Le jeune procureur israélien, Gabriel Bach, se tenait à sa place lorsque le témoin eut terminé. Il est resté là, silencieusement. Quelques minutes plus tard, le juge a demandé à Gabriel Bach de poursuivre l’audience, mais celui-ci est resté immobile et muet.
Le juge lui a à nouveau demandé de continuer. Et, à nouveau, il est resté là, immobile et silencieux.
Des années plus tard, Gabriel Bach a expliqué que, par le hasard ou le destin, lui et sa femme venait à l’époque d’acheter à leur fille de trois ans un petit manteau rouge. Il a précisé que, depuis, s'il entre dans un stade, dans un restaurant ou qu’il marche dans une rue de Jérusalem, et qu’il y voit une petite fille avec un manteau rouge, sa gorge se noue, et il ne peut plus parler.
Depuis que j’ai entendu cette histoire, moi aussi, chaque fois que je vois un manteau rouge sur une petite fille, je pense à la même chose.
C'est l'héritage d'Auschwitz, et il ne disparaîtra jamais.
À chaque personne juive et non juive dans ce public, quand nous quitterons ces portes aujourd'hui, voici ce que nous devrons faire :
Quand nous entendons quelque chose d'antisémite, quand nous entendons quelqu'un parler d’Israël injustement, lorsque des Juifs sont attaqués dans nos rues, ne restons pas silencieux. Ne restons pas indifférents. Mobilisons-nous, et pas uniquement pour le peuple juif.

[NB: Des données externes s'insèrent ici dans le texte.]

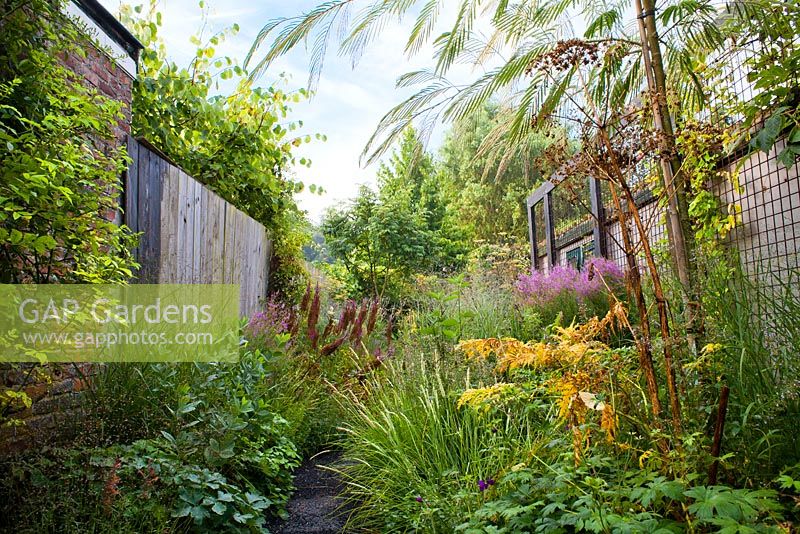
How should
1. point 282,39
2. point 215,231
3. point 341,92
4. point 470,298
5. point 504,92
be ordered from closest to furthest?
point 282,39, point 504,92, point 341,92, point 215,231, point 470,298

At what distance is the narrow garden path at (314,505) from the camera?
90.2 inches

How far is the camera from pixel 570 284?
4902 mm

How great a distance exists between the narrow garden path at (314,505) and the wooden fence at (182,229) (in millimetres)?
1450

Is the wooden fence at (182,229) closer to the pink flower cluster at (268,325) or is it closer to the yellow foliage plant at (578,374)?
the pink flower cluster at (268,325)

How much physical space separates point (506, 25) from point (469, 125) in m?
0.59

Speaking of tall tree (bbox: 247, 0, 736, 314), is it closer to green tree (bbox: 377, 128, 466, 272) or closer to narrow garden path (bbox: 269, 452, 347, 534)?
narrow garden path (bbox: 269, 452, 347, 534)

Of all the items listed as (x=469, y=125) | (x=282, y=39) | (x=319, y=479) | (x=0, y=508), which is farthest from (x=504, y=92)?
(x=0, y=508)

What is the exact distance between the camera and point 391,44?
3320 millimetres

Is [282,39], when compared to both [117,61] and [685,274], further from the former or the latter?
[685,274]

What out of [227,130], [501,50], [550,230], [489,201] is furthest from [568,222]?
[489,201]

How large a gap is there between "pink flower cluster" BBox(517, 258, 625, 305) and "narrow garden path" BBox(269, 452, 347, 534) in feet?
8.48

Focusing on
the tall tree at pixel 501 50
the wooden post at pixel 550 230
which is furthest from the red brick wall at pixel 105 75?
the wooden post at pixel 550 230

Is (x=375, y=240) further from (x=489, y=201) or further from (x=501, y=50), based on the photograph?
(x=489, y=201)

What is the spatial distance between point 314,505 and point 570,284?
10.5ft
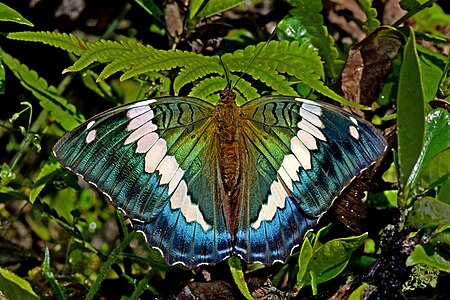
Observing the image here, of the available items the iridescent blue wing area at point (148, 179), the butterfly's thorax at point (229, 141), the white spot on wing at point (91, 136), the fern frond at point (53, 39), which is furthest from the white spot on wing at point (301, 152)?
the fern frond at point (53, 39)

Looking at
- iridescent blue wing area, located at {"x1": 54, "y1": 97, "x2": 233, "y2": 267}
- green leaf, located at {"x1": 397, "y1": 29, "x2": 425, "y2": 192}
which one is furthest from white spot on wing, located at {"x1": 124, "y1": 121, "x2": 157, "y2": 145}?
green leaf, located at {"x1": 397, "y1": 29, "x2": 425, "y2": 192}

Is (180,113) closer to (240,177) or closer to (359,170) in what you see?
(240,177)

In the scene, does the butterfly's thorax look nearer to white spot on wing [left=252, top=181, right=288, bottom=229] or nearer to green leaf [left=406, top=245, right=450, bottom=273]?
white spot on wing [left=252, top=181, right=288, bottom=229]

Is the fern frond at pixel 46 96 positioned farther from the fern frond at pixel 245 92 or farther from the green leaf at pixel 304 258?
the green leaf at pixel 304 258

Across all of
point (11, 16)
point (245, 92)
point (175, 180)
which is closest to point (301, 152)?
point (245, 92)

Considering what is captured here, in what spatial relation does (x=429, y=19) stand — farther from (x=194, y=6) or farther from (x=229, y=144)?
(x=229, y=144)

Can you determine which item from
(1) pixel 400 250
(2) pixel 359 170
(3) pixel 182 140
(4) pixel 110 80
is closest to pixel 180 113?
(3) pixel 182 140
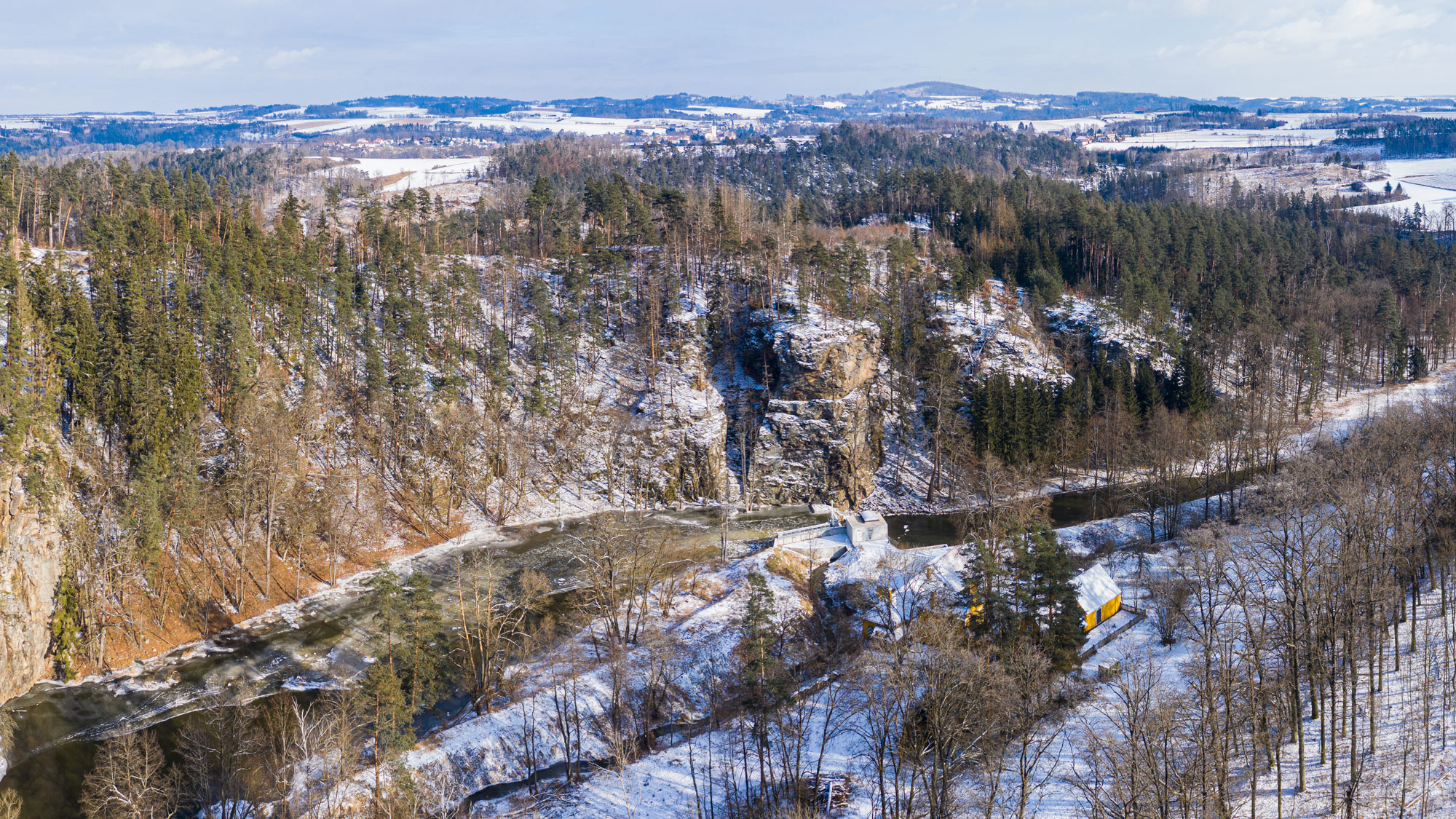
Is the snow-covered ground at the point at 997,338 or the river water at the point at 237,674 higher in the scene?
the snow-covered ground at the point at 997,338

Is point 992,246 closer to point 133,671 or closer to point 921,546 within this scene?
point 921,546

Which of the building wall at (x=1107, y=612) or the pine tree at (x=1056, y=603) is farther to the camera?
the building wall at (x=1107, y=612)

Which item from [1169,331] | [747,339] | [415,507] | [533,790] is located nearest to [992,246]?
[1169,331]

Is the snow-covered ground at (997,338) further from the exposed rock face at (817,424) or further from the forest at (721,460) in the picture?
the exposed rock face at (817,424)

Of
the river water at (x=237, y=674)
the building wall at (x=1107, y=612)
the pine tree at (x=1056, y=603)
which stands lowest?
the river water at (x=237, y=674)

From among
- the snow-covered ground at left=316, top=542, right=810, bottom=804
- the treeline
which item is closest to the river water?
the treeline

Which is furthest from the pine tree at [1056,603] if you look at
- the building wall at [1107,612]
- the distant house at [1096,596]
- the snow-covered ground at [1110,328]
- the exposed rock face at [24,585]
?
the snow-covered ground at [1110,328]

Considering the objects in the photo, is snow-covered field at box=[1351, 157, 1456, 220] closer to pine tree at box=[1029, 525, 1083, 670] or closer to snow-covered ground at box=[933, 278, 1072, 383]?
snow-covered ground at box=[933, 278, 1072, 383]
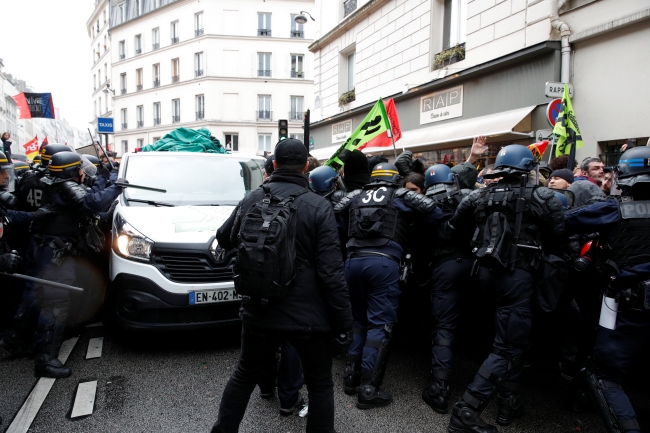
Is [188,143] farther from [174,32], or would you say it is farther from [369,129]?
[174,32]

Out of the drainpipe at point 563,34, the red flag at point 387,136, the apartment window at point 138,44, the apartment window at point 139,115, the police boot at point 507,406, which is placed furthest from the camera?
the apartment window at point 138,44

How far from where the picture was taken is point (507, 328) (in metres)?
3.22

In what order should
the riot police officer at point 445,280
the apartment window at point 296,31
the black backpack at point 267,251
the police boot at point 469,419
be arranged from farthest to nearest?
the apartment window at point 296,31 < the riot police officer at point 445,280 < the police boot at point 469,419 < the black backpack at point 267,251

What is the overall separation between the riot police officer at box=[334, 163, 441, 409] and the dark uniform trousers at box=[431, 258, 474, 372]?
1.11 ft

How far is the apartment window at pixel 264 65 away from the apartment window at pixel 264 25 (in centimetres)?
162

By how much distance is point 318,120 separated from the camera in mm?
18953

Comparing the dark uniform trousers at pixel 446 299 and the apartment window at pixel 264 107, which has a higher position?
the apartment window at pixel 264 107

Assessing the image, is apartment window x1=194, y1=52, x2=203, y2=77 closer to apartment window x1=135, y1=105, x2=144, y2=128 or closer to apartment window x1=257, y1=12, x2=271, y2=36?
apartment window x1=257, y1=12, x2=271, y2=36

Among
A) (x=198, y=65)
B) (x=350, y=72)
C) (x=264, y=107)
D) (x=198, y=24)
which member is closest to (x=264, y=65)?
(x=264, y=107)

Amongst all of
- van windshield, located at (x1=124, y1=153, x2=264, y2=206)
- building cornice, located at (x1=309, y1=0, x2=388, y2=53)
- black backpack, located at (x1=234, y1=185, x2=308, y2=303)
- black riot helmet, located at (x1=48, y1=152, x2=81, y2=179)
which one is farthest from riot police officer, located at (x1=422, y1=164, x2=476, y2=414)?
building cornice, located at (x1=309, y1=0, x2=388, y2=53)

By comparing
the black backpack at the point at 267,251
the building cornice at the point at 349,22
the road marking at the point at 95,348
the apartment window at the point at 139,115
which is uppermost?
the building cornice at the point at 349,22

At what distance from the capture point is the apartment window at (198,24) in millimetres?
36125

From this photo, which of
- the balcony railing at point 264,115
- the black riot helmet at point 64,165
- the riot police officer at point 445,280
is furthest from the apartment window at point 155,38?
the riot police officer at point 445,280

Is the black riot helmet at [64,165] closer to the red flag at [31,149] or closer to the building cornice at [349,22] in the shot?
the red flag at [31,149]
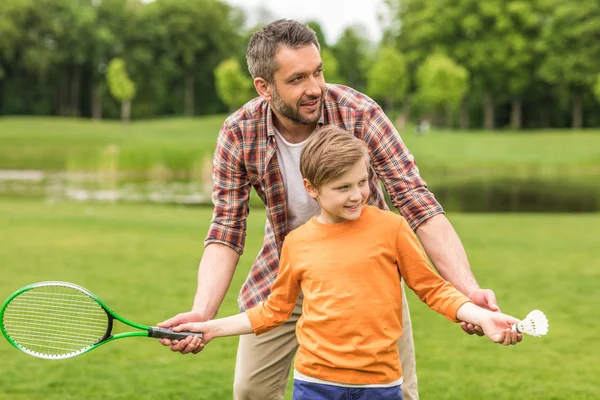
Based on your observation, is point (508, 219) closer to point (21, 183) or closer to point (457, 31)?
point (21, 183)

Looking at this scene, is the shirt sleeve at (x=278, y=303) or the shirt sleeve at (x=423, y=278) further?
the shirt sleeve at (x=278, y=303)

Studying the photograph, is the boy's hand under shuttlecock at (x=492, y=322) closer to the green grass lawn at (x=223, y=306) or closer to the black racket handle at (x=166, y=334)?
the black racket handle at (x=166, y=334)

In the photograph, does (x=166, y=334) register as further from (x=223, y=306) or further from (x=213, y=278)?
(x=223, y=306)

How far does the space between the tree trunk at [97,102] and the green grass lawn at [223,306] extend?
62261mm

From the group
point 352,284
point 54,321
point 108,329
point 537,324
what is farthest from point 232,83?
point 537,324

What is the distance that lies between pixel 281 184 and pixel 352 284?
973 millimetres

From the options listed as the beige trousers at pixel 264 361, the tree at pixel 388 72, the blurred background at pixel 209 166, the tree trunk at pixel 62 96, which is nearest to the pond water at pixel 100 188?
the blurred background at pixel 209 166

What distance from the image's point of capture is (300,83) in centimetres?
419

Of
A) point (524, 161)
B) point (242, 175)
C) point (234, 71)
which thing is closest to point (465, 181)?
point (524, 161)

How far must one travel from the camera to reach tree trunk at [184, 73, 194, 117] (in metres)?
81.2

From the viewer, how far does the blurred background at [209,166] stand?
7.71 metres

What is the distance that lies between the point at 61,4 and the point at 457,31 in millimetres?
34224

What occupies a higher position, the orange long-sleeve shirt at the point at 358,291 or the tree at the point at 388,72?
the tree at the point at 388,72

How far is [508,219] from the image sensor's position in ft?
63.3
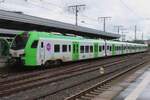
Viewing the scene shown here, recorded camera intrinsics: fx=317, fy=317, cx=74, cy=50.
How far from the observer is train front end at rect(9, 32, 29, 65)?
71.7 ft

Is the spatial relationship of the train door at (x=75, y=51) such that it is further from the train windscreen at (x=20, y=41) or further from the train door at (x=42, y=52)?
the train windscreen at (x=20, y=41)

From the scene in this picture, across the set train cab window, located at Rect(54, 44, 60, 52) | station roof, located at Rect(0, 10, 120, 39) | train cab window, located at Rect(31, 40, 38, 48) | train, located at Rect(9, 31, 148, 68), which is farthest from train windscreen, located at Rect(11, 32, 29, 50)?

Faites-le pour vos enfants, faites-le pour vos petits-enfants, mais aussi, faites-le pour la petite fille au manteau rouge.
Ses cendres se trouvent juste en dessous de nous. Elles sont accompagnées de celles d'un million d'autres âmes torturées en ce lieu.
Ces âmes nous regardent aujourd'hui, et elles crient, dans un chœur fracassant :
Ne soyez pas silencieux.
Ne soyez pas complaisant.
Ne laissez jamais cela se reproduire pour personne."